While it’s tempting to use “type”: “number” on CSV data, it’s technically suspicious. The file has strings, and only strings. Conversions are part of the application’s use of the data, not the data itself. The schema can use the "conversion" keyword to specify one of the conversion functions.

calcsize(schema: Schema) int

Computes the size of a field. For delimited files, this isn’t relevant.

Parameters:

schema – The field definition.

Returns:

Literal[1].

nav(schema: Schema, instance: WBInstance) Nav

Create a WBNav helper to navigate through an WBInstance.

Parameters:
  • schema – The schema for this instance

  • instance – The instance

Returns:

an WBNav helper.

value(schema: Schema, instance: WBInstance) Any

Computes the value of a field in a given DInstance.

The underlying parser for the workbook has already created Python objects. We apply a final conversion to get from a workbook object to a more useful Python object.

The schema voculary extension “conversion” is used to locate a suitable conversion function.

Parameters:
  • schema – The schema

  • instance – The instance

Returns:

An instance with the conversion applied.

Schema and Instance Navigation

This is the core abstraction for a Row of a Sheet. Or a document in an JSON-Newline file. Or a row in a CSV file or other workbook. It’s one document in an interable YAML file. (While there’s no trivial mapping to TOML files, a subclass can locate sections or objects within a section that are treated as rows.)

A Row is a collection of named values. A Schema provides name and type information for unpacking the values. In the case of non-delimited file formats, navigation becomes a complex problem and Location objects are created. With COBOL REDEFINES and OCCURS DEPENDING ON clauses, fields are found in positions unique to each NDInstance.

The names for attributes should be provided as "$anchor" values to make them visible. In the case of simple workbook files, the rows are flat and property names are a useful surrogate for anchors.

A Row has a plug-in strategy for navigation among cells in the workbook or fields in a JSON object, or the more complex structures present in a Non-Delimited File.

The abstract Nav class provides unifieid navigation for delimited as well as non-delimited rows.

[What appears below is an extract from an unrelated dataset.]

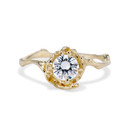 14K yellow gold twisted twig band engagement ring with 6mm diamond by Olivia Ewing Jewelry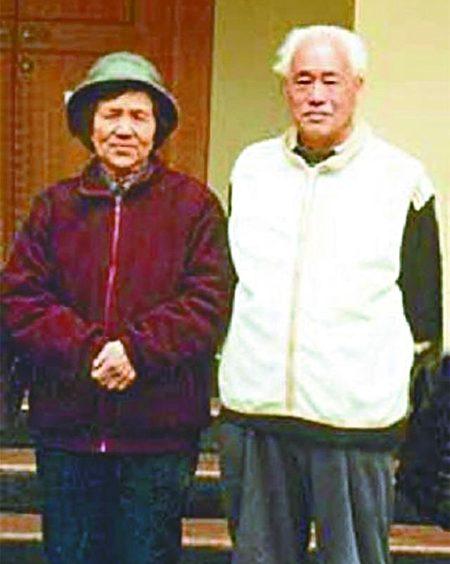 知情者公開趙紫陽夫婦和法輪大法的一段奇緣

The NDNav subclass handles non-delimited files where Location objects are required. The DNav handles JSON and other delimited structures. The WBNav subclass wraps workbook modules.

An NDNav instance provides a context that can help to move through an NDInstance of non-delimited data using a Schema. These are created by a LocationMaker instance because this navigation so intimately involved in creating Location objects to find structures.

A separate DNav subclass is a context that navigates through delimited objects where the object structure matches the schema structure. In the case of JSON/YAML/TOML, the operations are trivially delegated to the underlying native Python object; it’s already been unpacked.

A third WBNav subclass handles CSV, XML and Workbook files. These rely on an underlying unpacker to handle the details of navigation, which are specific to a parser. The WBNav is a Facade over these various kinds of parsers.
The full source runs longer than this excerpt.